Los líderes de los Lulús son dos hermanos que, tal y como alertan estas mismas fuentes, estuvieron durante mucho tiempo vinculados “al tráfico de todo tipo de sustancias en la costa gallega”. A pesar de que se les detuvo en varias ocasiones, fueron detenciones “muy cortas. Se les interrogó, pero nunca se pudo demostrar nada. En cambio, sí que cayó a su alrededor muchísima gente. Uno de ellos fue el sargento de la Guardia Civil de Uxía, que cayó como responsable de una red de narcotráfico y blanqueo de capitales. Fue condenado a 16 años de prisión”, añaden nuestras fuentes.

Esta playa, además de ser conocida por el clan de los Lulús, también fue la playa en la que se localizó “el último gran cargamento de hachís, hará unos diez años. Después se ha quedado un poco abandonada”, comentan fuentes de las Fuerzas y Cuerpos de Seguridad del Estado.

Las otras dos narcolanchas halladas

El último movimiento de la playa de Nemiña es el de la nueva narcolancha encontrada, que se une a las dos encontradas en febrero en las playas de Espiñeirido y O Vilar. Según medios gallegos, existiría la teoría de que los tripulantes de ambas embarcaciones las abandonaron debido a algo extraño que pasó en el mar. Sin embargo, fuentes de la investigación consultadas por elcierredigital.com afirmaban que “estas dos barcas no habían salido a hacer carga”.

Fotografía de una de las narcolanchas incautadas, en la que se pueden ver tres motores.

Estas mismas fuentes explicaban que son dos “embarcaciones típicas de lo que antiguamente se llamaban gavioteiras. La típica barca baja de poca eslora que antes se usaba para el tabaco. Pero estas ya son barcas de fibra y se usan solo para droga”.

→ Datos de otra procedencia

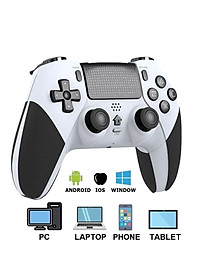 product-img-4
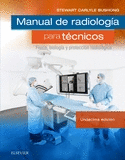 MANUAL DE RADIOLOGA PARA TCNICOS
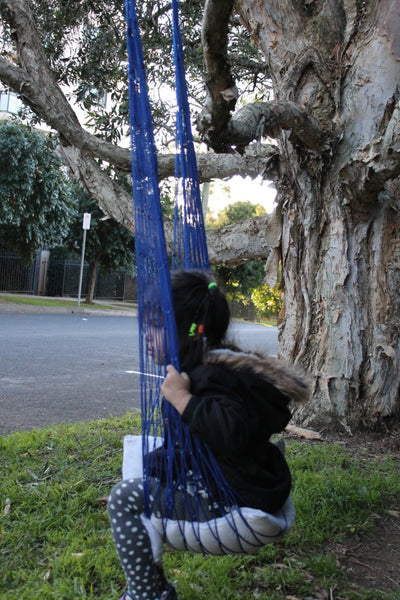 Sensory Swing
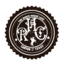 The Ranch House Cafe Logo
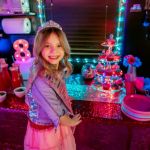 Dance With Love LLC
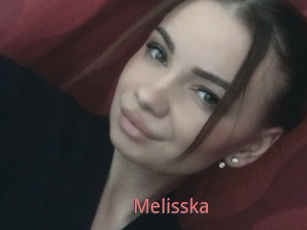 Melisska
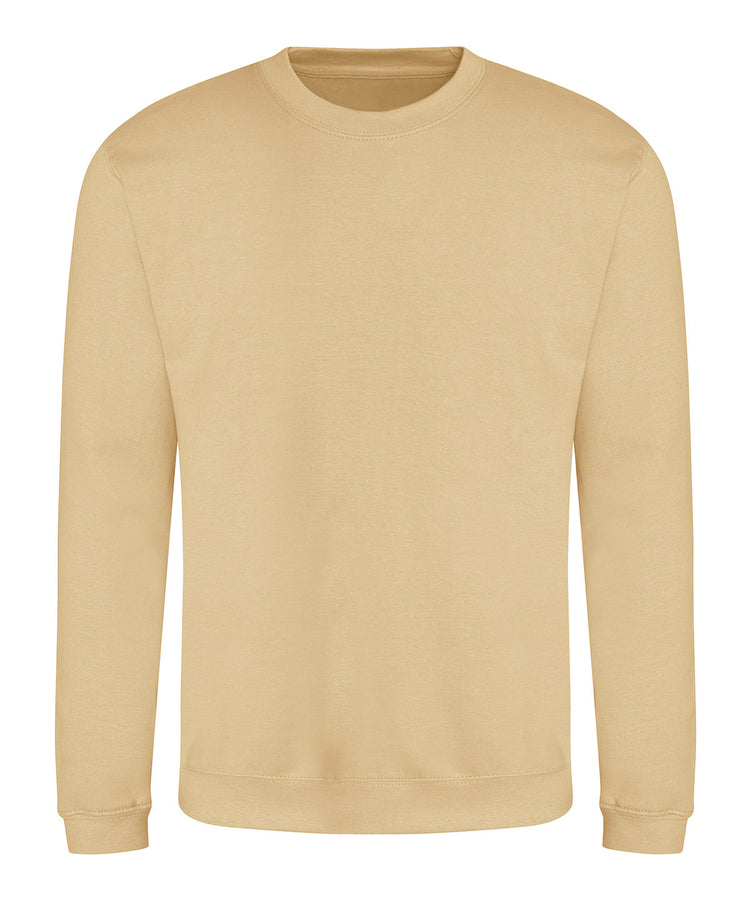 Desert Sand 2XL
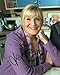 Produktbild Limited Edition Cathy Mrs Browns Boys Signiert Foto Autogramm signiertsigniertes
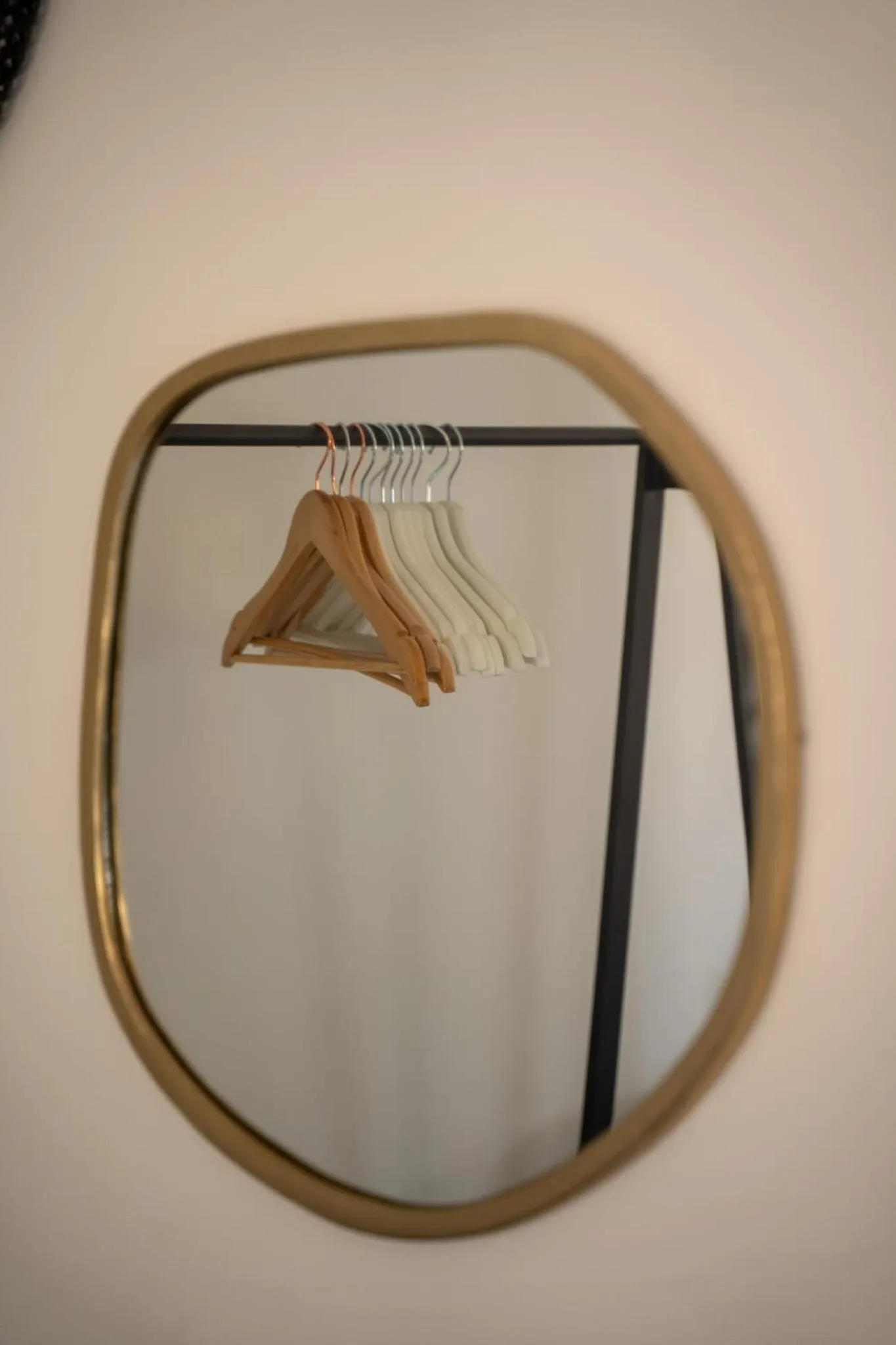 Hôtel d'Angleterre, Salon-de-Provence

Concretamente, las dos encontradas tenían un valor de “350.000 y 380.000 euros aproximadamente”, ya que una contaba con dos motores y otra con tres. “Son motores de 300 caballos, Yamaha, lo más potente que se puede encontrar en el mercado negro. En España no se pueden vender sin licencia, así que los traen generalmente de Inglaterra”, explicaban nuestras fuentes. Matizaban que, además de los motores, llevaban “colas de alta velocidad” para ganar más rapidez.

La razón por la que se encontraron en las citadas playas, según continuaban explicando fuentes de la investigación, es que podrían haber llegado en un tráiler, “una encima de otra”, y que “se descargaron con marea alta”. Tal y como afirmaban, las barcas ya estaban preparadas. “Había en total, entre las dos, 60 garrafas de gasolina de 10 litros, lo que quiere decir que iban a navegar mucho y que repostarían en el mar”. Una de las barcas, además, cuenta con una raja. Sin embargo, nuestras fuentes comentan que conocedores del mar afirman que “aún rajada hubiera navegado igual porque no afecta a la estructura”.

Para las autoridades encargadas del caso, el suceso no ha sido inesperado, ya que forma parte de “una operación antigua”, a cuyos presuntos implicados ya tendrían controlados. “Sabemos quiénes eran y más o menos qué iba a pasar”. Tampoco ha sido sorprendente encontrar la tercera narcolancha, de la que ya sabían su existencia al encontrar las dos primeras.

Según las fuentes consultadas por elcierredigital.com, tanto el hallazgo de las narcolanchas como el del semisumergible que apareció recientemente en Galicia, concuerdan con las fechas que se aproximan. “En épocas festivas, como Semana Santa, tiene que haber droga en el mercado para la gente que viene de fuera. Los picos de más consumo indican que los días anteriores se ha traído droga”, explican ante el incremento de vehículos dedicados al narcotráfico incautados.